Record extracts:
= = = =

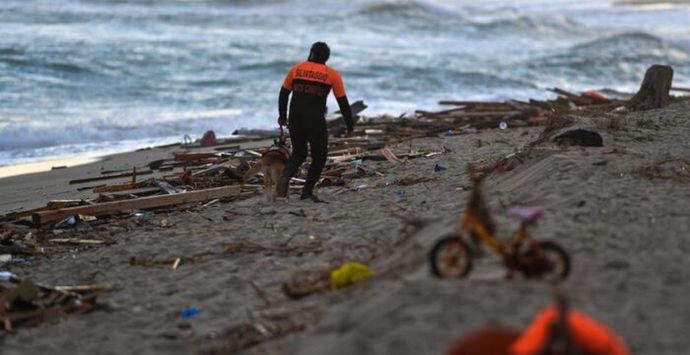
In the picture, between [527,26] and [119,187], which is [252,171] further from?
[527,26]

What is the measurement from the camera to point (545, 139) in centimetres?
1163

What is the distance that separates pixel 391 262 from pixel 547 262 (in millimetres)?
1735

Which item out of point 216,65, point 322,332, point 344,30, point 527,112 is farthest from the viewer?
point 344,30

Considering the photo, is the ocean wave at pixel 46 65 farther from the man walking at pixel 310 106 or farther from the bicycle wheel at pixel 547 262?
the bicycle wheel at pixel 547 262

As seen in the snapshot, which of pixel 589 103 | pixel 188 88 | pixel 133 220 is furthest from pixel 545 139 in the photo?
pixel 188 88

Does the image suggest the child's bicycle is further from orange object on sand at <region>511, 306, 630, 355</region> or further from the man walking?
the man walking

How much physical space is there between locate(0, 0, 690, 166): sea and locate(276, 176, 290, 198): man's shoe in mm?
7390

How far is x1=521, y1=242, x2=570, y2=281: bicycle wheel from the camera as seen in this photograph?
5461 millimetres

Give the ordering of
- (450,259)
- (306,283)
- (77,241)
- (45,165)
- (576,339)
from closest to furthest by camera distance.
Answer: (576,339)
(450,259)
(306,283)
(77,241)
(45,165)

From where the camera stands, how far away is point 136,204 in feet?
35.6

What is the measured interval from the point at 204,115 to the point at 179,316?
1583cm

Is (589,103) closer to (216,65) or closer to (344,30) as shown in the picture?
(216,65)

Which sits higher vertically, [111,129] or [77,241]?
[111,129]

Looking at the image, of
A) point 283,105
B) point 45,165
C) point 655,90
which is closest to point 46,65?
point 45,165
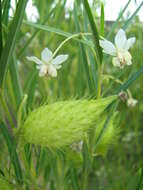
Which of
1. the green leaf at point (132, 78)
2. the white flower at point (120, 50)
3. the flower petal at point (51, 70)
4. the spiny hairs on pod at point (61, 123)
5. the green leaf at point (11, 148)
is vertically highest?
the white flower at point (120, 50)

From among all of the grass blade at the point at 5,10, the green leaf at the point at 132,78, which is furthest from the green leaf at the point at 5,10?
the green leaf at the point at 132,78

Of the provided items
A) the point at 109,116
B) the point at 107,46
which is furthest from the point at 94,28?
the point at 109,116

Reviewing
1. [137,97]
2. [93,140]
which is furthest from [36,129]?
[137,97]

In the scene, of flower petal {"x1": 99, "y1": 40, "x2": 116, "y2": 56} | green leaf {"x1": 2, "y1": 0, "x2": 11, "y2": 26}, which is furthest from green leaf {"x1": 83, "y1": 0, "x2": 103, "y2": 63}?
green leaf {"x1": 2, "y1": 0, "x2": 11, "y2": 26}

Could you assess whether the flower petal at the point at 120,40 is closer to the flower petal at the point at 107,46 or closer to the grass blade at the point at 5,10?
the flower petal at the point at 107,46

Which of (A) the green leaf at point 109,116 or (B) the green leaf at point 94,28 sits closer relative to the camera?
(B) the green leaf at point 94,28

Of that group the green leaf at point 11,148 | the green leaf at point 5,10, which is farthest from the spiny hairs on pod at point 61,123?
Answer: the green leaf at point 5,10

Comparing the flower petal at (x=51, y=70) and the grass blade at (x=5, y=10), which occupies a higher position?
the grass blade at (x=5, y=10)

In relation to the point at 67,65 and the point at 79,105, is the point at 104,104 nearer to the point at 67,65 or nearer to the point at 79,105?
the point at 79,105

= = = =

Beginning at the line that holds "In the scene, of", reproduce each line of the records above down to and including the last one.

In the scene, of flower petal {"x1": 99, "y1": 40, "x2": 116, "y2": 56} | green leaf {"x1": 2, "y1": 0, "x2": 11, "y2": 26}, which is furthest from green leaf {"x1": 83, "y1": 0, "x2": 103, "y2": 63}?
green leaf {"x1": 2, "y1": 0, "x2": 11, "y2": 26}

Could you assess whether the flower petal at the point at 120,40 is closer to the flower petal at the point at 107,46 or closer to the grass blade at the point at 5,10?
the flower petal at the point at 107,46

Which of (A) the green leaf at point 109,116 or (B) the green leaf at point 94,28 sits closer relative to the camera?
(B) the green leaf at point 94,28

Of that group the green leaf at point 11,148 | the green leaf at point 5,10, which is farthest from the spiny hairs on pod at point 61,123?
Answer: the green leaf at point 5,10

Comparing the flower petal at (x=51, y=70) and the grass blade at (x=5, y=10), which occupies a higher position?
the grass blade at (x=5, y=10)

In relation to the point at 67,65 and the point at 79,105, is the point at 104,104 nearer to the point at 67,65 or nearer to the point at 79,105?
the point at 79,105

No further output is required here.